Problem to solve: Return, without anything added, the lines from the one containing "site SER_S12_H08." through the end of the entries below, exactly as written.

-------- Input

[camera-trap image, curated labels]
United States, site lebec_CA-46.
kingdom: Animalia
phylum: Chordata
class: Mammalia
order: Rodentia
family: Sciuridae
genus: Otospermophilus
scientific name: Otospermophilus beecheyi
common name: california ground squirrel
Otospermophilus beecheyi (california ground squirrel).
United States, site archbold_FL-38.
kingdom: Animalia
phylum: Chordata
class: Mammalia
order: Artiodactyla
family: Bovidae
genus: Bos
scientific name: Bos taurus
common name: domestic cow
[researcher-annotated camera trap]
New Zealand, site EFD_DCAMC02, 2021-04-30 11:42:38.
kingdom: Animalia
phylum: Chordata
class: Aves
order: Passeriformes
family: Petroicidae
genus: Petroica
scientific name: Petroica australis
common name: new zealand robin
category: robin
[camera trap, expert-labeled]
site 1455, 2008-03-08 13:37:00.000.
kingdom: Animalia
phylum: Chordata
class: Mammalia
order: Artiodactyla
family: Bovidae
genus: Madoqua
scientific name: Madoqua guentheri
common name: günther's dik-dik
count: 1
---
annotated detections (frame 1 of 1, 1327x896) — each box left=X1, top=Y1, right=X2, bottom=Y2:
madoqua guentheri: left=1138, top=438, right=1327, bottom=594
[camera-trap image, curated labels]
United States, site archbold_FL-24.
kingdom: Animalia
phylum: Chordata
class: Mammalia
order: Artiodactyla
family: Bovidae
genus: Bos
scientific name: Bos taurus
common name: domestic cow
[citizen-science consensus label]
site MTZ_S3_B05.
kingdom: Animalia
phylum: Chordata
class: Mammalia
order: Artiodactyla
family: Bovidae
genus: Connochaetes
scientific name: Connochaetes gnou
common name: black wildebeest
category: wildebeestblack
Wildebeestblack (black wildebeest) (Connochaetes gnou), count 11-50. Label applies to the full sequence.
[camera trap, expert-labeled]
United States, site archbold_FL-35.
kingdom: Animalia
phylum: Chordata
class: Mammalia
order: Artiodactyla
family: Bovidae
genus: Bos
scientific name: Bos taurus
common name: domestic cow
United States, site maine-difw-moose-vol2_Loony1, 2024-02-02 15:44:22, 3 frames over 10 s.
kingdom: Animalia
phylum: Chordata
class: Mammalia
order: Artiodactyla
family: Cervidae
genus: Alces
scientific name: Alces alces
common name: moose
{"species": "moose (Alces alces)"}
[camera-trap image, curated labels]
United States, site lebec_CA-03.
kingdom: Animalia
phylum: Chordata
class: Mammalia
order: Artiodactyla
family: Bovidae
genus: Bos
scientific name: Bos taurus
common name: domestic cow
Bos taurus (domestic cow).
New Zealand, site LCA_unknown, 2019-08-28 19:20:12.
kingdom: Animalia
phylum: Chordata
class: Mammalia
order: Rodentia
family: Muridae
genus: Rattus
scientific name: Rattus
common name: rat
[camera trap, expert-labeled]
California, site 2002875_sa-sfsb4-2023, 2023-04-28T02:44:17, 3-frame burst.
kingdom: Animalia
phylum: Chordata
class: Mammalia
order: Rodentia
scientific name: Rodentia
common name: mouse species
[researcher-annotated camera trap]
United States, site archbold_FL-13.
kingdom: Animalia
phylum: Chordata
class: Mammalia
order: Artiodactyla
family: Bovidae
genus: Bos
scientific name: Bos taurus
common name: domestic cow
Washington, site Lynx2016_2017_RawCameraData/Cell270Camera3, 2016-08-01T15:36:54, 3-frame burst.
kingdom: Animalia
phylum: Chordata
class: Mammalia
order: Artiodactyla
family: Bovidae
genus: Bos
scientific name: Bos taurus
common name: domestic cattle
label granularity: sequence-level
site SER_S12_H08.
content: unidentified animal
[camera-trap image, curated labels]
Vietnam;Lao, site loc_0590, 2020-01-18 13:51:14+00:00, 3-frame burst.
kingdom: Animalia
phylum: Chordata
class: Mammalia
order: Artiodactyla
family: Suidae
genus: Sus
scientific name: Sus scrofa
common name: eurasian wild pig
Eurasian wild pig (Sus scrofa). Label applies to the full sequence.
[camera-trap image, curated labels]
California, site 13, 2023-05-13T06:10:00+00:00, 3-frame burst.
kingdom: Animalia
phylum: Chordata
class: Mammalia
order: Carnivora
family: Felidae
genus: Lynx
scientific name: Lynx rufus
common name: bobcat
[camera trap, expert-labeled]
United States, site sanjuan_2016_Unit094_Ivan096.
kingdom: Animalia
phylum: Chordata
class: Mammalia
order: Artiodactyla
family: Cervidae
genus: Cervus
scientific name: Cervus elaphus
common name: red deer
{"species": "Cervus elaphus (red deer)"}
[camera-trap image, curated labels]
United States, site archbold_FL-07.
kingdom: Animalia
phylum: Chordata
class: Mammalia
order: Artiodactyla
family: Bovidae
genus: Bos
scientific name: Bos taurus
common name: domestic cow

----------------

Exercise output:
site SER_S12_H08.
content: unidentified animal
[camera-trap image, curated labels]
Vietnam;Lao, site loc_0590, 2020-01-18 13:51:14+00:00, 3-frame burst.
kingdom: Animalia
phylum: Chordata
class: Mammalia
order: Artiodactyla
family: Suidae
genus: Sus
scientific name: Sus scrofa
common name: eurasian wild pig
Eurasian wild pig (Sus scrofa). Label applies to the full sequence.
[camera-trap image, curated labels]
California, site 13, 2023-05-13T06:10:00+00:00, 3-frame burst.
kingdom: Animalia
phylum: Chordata
class: Mammalia
order: Carnivora
family: Felidae
genus: Lynx
scientific name: Lynx rufus
common name: bobcat
[camera trap, expert-labeled]
United States, site sanjuan_2016_Unit094_Ivan096.
kingdom: Animalia
phylum: Chordata
class: Mammalia
order: Artiodactyla
family: Cervidae
genus: Cervus
scientific name: Cervus elaphus
common name: red deer
{"species": "Cervus elaphus (red deer)"}
[camera-trap image, curated labels]
United States, site archbold_FL-07.
kingdom: Animalia
phylum: Chordata
class: Mammalia
order: Artiodactyla
family: Bovidae
genus: Bos
scientific name: Bos taurus
common name: domestic cow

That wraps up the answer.